Quinn was waiting for answers and she had none. This is a dream, she wanted to blurt out. I’m locked in a dream and I can’t get back. ‘The pregnancy was a shock to me,’ was the best she could manage.

‘A shock to you?’ Quinn queried. ‘This is a baby we’re talking about. How can you talk about the creation of a child as a shock and expect me to be reassured?’

‘Because I can handle it.’

‘You can handle it,’ Quinn repeated angrily. ‘This is my child too, Magenta. Do you seriously expect me to take a back seat and leave every decision to you?’

She hadn’t factored Quinn wanting a child into her thinking. She hadn’t thought about shared responsibility at all.

‘What gives you the right to do this on your own?’

She knew no other way. Since forever it had been Dad and her—the two of them. She had been raised in a single-parent family. ‘I love my baby,’ she said simply. ‘And I never intended to hurt you.’ Some things were impossible to lie about or to hide.

CHAPTER SEVENTEEN

IT WAS the first time Magenta had heard Quinn so impassioned on any subject. He would fight for his family and stand firm as a rock in the face of any difficult decision. Under any normal circumstances, that was just the kind of father she would want for her child. But she couldn’t make any promises to Quinn in this strange world of imagination and dreams.

‘Have you nothing to say?’ he said sharply. ‘Why is that, Magenta? Have you got what you came for?’ he said suspiciously. ‘Are you planning to leave now and take our child?’

‘Please don’t make this ugly Quinn.’

‘It is what it is,’ he rapped. ‘A woman I thought I could trust—a woman I care about—cannot be honest with me. What am I supposed to think? That you’re a single woman who has always longed for a child, maybe? Who knows what lengths you’d go to?’

‘Don’t!’ Of course she had heard of men being used as sperm donors—usually with their full permission—but doing such a thing herself had never occurred to her. ‘I could never be so cold-blooded.’ And when Quinn made a sound of contempt, she exclaimed, ‘I love you, Quinn! How is that using you?’

‘You love me?’

The tone of his voice chilled her to the bone. ‘Yes, I do.’

‘Then your idea of love and mine are poles apart. To me, love means trust—sharing.’

‘I love you and our baby.’

‘Words come easily to you, Magenta.’

She exhaled in a rush, shock hitting her in the chest like a punch.

‘Let me replay this for you,’ Quinn said in a chillingly calm voice. ‘You come into my office and announce that you’re pregnant—then you barely draw breath before telling me that you don’t want anything from me. How convinced would you be of my integrity if the tables were turned, Magenta? What gives you the right to make the rules?’

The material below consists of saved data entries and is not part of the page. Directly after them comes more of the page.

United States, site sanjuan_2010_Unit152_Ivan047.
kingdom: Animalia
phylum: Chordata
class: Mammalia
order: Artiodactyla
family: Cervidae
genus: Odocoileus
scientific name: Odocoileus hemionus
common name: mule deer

She didn’t want to fight, but she was in no position to make promises of any kind when she inhabited a parallel universe. And, even supposing she could revisit this world in her dreams, would a hook-up on some cosmic interchange ever be enough for them? It was hardly a sound foundation for a family.

‘Good to see you’re ready with your answer,’ Quinn snarled.

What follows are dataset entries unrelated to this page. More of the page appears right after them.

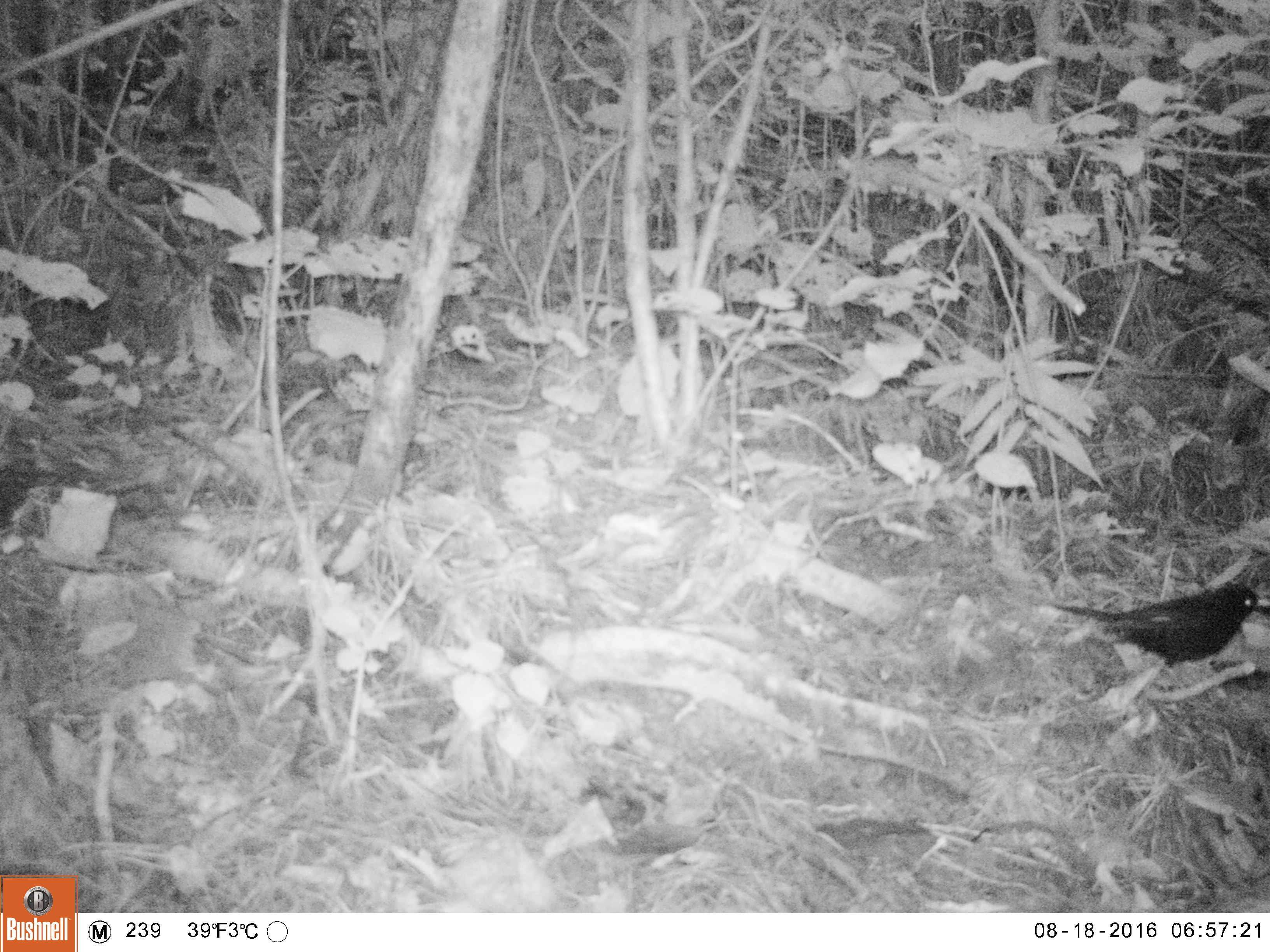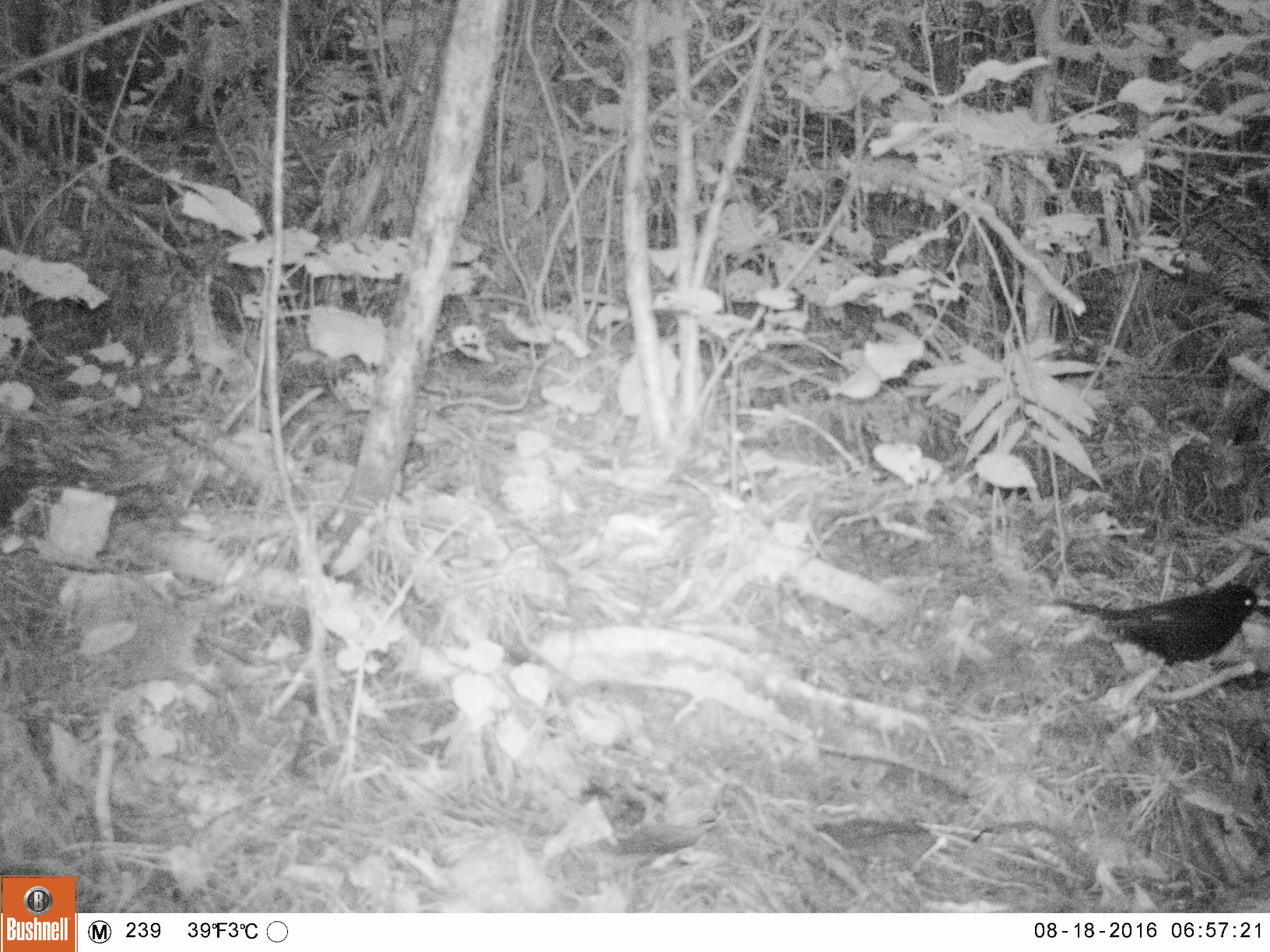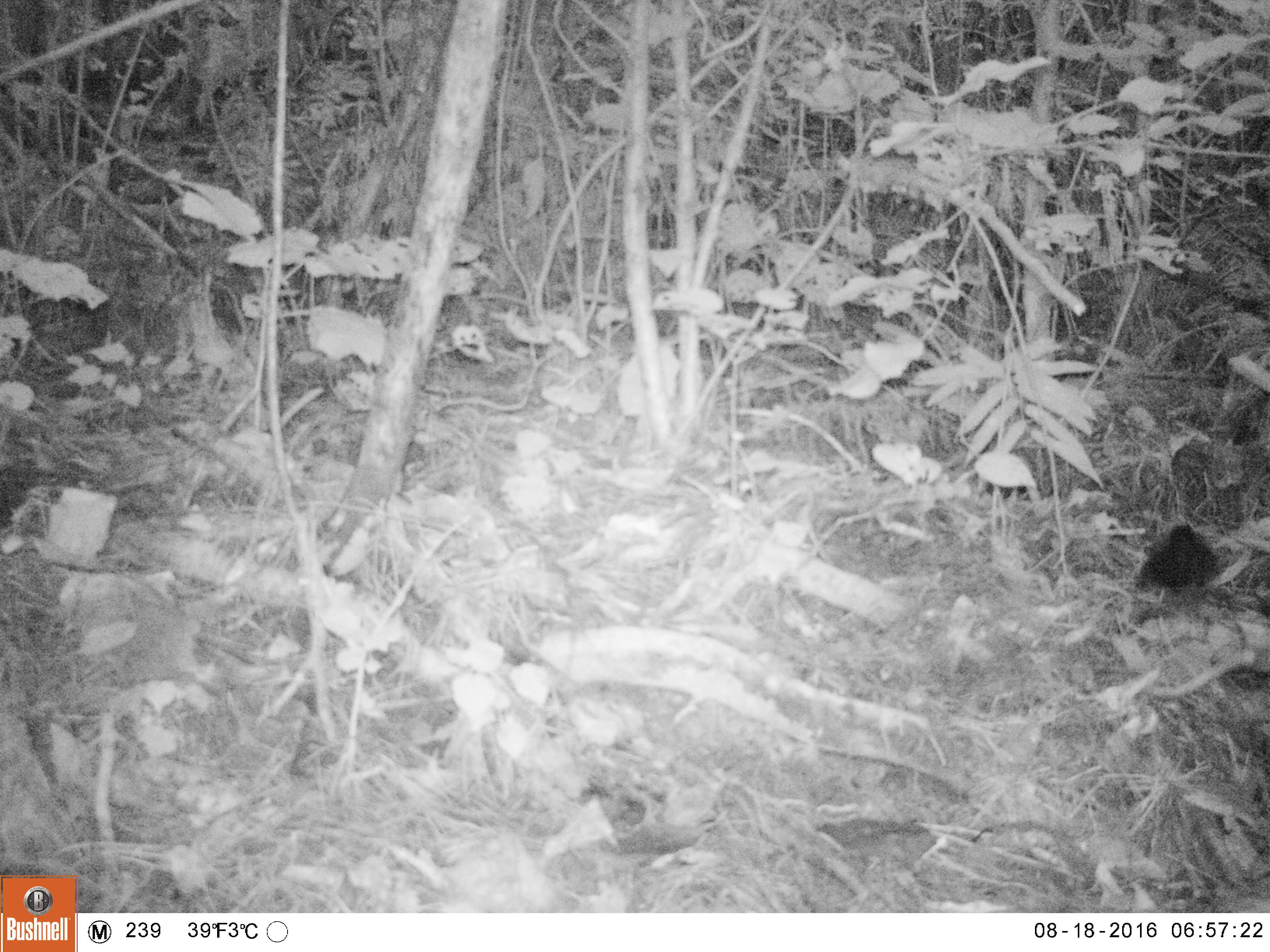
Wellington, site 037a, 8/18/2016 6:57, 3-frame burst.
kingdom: Animalia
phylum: Chordata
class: Aves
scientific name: Aves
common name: bird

She blocked his path to the door. ‘Please don’t walk out on me, Quinn.’

‘Don’t lie to me.’

‘I have never lied to you.’

‘Then open up, Magenta!’ Quinn roared this as he seized her arms. For a moment she thought he was going to shake her, but instead he loosened his grip and whipped his hands away, murmuring furiously, ‘What’s happening to me?’

You too? she felt like saying. But if Quinn was also a visitor to this strange dimension it really would be too much to take in.

Exhaling heavily, Quinn turned away, and he remained aloof from her for a long while. When he finally turned back to face her, he was calm again. ‘Forgive me,’ he said levelly.

‘There’s nothing to forgive.’

‘Shock, surprise—the force of my feelings. Whatever the excuse, I shouldn’t have lost it like that.’

‘We’re both on a steep learning-curve here.’

‘And I like to think I have all things covered.’

‘But not babies?’ Magenta suggested softly.

‘Not babies,’ Quinn agreed, giving her an assessing stare. ‘Are you going to be all right?’

‘Of course I am. I’m going to be a mother.’ She couldn’t keep the joy out of her voice. Just saying the words made her feel privileged, happy—ecstatic. The difficulties could be overcome, would be overcome.